The EU, a bloc of 27 nations, banned imports of Iranian natural gas for the first time, though analysts point out that the sector had already been indirectly affected through previous sanctions on the central bank, making it difficult to trade and use Iranian currency.
More than 30 corporate bodies and people, including Iran’s energy minister Majid Namjoo, are targeted in the latest sanctions, in which assets held in Europe will be frozen.
Mohammad Marandi, a political analyst at the University of Tehran, told Al Jazeera that Iran had already begun to trade more with markets outside the EU in order to compensate.
“Most of the sanctions that we’ve had in the past were much more extensive,” he said. “These are the loose bolts that they’ve now tightened. The Iranians have increased trade with countries in Asia, in Latin America and Africa, and much less trade with Europe nowadays.

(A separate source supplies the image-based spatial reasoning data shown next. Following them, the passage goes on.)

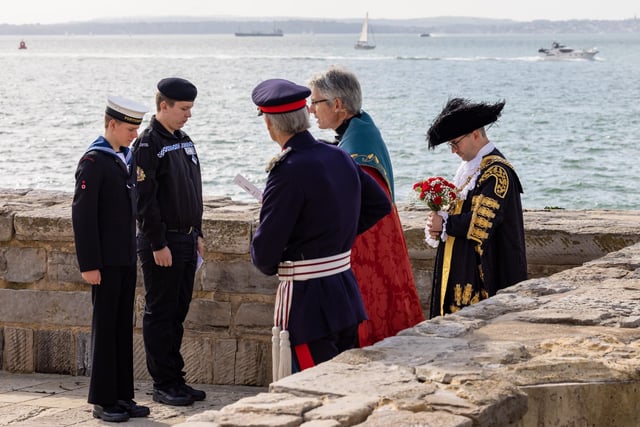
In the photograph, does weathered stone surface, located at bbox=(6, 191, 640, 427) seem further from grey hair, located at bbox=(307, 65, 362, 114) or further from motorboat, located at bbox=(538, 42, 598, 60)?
motorboat, located at bbox=(538, 42, 598, 60)

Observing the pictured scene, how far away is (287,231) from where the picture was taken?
14.7 feet

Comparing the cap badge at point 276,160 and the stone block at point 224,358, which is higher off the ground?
the cap badge at point 276,160

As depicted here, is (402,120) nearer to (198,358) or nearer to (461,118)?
(198,358)

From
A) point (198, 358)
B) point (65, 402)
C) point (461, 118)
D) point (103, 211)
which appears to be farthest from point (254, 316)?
point (461, 118)

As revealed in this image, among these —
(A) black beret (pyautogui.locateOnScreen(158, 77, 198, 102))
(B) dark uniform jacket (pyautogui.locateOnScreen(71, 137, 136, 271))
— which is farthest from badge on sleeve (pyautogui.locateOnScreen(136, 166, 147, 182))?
(A) black beret (pyautogui.locateOnScreen(158, 77, 198, 102))

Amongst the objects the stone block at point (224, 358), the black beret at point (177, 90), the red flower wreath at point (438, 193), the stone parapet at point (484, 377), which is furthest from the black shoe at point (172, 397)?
the stone parapet at point (484, 377)

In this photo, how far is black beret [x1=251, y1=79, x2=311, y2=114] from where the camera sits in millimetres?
4570

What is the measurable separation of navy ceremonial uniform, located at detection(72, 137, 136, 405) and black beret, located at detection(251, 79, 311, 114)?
135 centimetres

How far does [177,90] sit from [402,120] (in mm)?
39631

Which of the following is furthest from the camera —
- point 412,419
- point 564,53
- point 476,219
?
point 564,53

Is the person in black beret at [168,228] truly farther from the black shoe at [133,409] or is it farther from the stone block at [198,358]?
the stone block at [198,358]

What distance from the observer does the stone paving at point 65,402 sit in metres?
5.93

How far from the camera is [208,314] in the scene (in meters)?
7.06

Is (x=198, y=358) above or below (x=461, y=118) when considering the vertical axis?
below
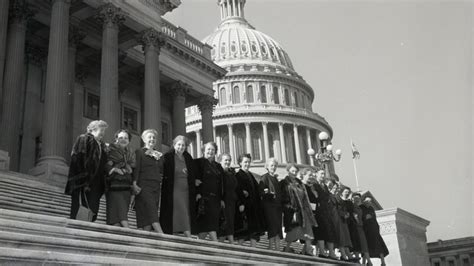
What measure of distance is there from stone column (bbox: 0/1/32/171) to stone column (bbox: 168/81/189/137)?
9320 millimetres

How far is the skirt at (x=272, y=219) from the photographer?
10.7 meters

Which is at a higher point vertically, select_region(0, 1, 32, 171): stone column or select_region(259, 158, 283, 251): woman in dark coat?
select_region(0, 1, 32, 171): stone column

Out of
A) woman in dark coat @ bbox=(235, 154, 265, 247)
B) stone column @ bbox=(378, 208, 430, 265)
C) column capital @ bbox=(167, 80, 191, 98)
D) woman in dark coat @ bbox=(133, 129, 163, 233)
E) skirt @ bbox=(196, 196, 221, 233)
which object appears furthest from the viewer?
column capital @ bbox=(167, 80, 191, 98)

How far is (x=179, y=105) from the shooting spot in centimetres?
2692

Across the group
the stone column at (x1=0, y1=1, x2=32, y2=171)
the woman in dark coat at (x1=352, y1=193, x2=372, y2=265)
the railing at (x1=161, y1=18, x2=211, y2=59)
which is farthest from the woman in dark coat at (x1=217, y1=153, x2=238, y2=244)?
the railing at (x1=161, y1=18, x2=211, y2=59)

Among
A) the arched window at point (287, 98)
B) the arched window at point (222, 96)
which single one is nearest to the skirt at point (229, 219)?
the arched window at point (222, 96)

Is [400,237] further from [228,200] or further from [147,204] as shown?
[147,204]

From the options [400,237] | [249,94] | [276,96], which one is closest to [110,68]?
[400,237]

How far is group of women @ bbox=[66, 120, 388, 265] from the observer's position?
8.22 m

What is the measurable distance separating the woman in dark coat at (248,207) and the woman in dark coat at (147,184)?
2132 millimetres

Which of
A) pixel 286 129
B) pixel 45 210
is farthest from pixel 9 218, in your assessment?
pixel 286 129

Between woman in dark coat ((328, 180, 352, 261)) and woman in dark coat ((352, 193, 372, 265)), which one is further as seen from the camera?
woman in dark coat ((352, 193, 372, 265))

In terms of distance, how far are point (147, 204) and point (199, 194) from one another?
1.16m

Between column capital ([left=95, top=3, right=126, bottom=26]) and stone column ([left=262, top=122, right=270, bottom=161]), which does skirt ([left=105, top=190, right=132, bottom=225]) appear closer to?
column capital ([left=95, top=3, right=126, bottom=26])
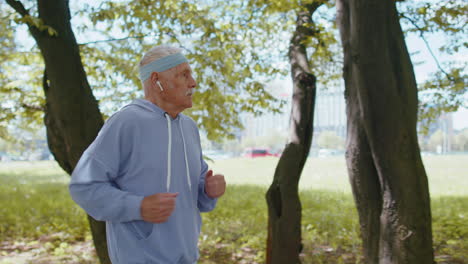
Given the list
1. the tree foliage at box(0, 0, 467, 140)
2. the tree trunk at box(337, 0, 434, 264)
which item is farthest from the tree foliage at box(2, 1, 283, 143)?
the tree trunk at box(337, 0, 434, 264)

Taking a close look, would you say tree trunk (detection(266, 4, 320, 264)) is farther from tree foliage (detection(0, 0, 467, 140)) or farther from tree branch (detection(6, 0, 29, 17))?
tree branch (detection(6, 0, 29, 17))

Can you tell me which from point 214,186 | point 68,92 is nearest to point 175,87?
point 214,186

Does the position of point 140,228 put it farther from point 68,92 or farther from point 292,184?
point 292,184

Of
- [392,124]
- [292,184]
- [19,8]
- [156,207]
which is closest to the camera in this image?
[156,207]

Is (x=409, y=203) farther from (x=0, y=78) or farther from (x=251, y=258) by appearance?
(x=0, y=78)

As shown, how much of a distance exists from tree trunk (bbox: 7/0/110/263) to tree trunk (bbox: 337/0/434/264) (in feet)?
8.41

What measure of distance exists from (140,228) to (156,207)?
0.60 ft

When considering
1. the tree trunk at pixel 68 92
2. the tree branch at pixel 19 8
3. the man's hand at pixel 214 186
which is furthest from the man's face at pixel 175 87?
the tree branch at pixel 19 8

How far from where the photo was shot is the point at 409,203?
11.7 ft

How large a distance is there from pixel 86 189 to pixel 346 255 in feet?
20.1

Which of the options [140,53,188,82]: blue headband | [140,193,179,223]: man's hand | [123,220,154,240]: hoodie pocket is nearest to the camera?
[140,193,179,223]: man's hand

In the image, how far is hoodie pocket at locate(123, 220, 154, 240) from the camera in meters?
1.70

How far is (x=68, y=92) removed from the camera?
3.74 m

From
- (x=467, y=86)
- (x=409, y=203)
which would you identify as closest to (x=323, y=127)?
(x=467, y=86)
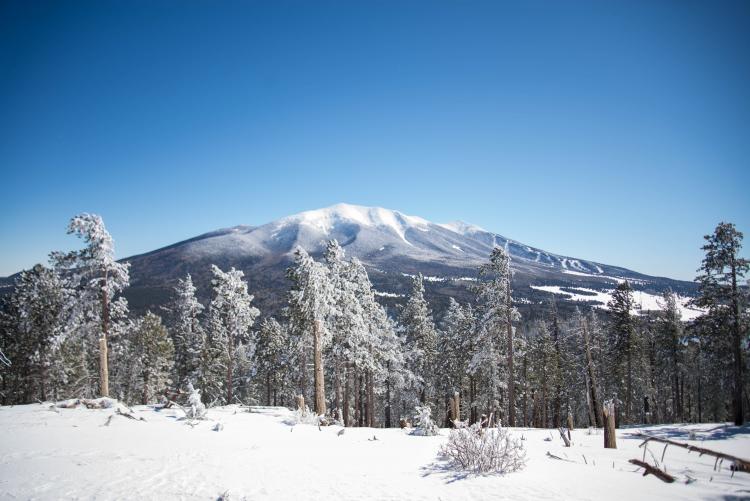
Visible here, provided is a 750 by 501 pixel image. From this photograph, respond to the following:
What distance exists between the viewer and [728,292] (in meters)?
21.9

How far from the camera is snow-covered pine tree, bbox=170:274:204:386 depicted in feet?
106

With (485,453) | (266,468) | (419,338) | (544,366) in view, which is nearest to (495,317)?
(419,338)

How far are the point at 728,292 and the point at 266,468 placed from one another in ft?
87.7

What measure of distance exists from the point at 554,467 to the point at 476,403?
2002 centimetres

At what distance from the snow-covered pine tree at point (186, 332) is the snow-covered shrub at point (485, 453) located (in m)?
29.3

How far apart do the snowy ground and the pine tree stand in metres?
14.1

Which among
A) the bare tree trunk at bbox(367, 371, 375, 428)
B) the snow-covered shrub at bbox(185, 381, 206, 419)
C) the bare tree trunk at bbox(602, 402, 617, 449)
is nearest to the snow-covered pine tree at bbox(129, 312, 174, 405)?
the bare tree trunk at bbox(367, 371, 375, 428)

“Obviously, it does cause trouble. The fact that the Europeans – and the Americans – have imposed these sanctions is an attempt to prevent Iran from importing or exporting any goods, including medicine and foodstuff … So Iranians basically see this as an attack and an assault on ordinary people.”
But Parvin Alizadeh, professor of economics at Boston University in London, disagreed.
“These are the most far reaching sanctions since sanctions on the import of oil in July,” she told Al Jazeera.
“The most important component of the new sanctions is the ban on the import of natural gas, which is an important source of foreign exchange for the government, and, hence, this will reduce government revenue, and it will also have an impact on the value of the local currency, the rial.
“It will further accentuate the freefall of the rial, and it will have immense implications for the population, in terms of inflation – two or three digit inflation – which will affect the purchasing power of the ordinary people.”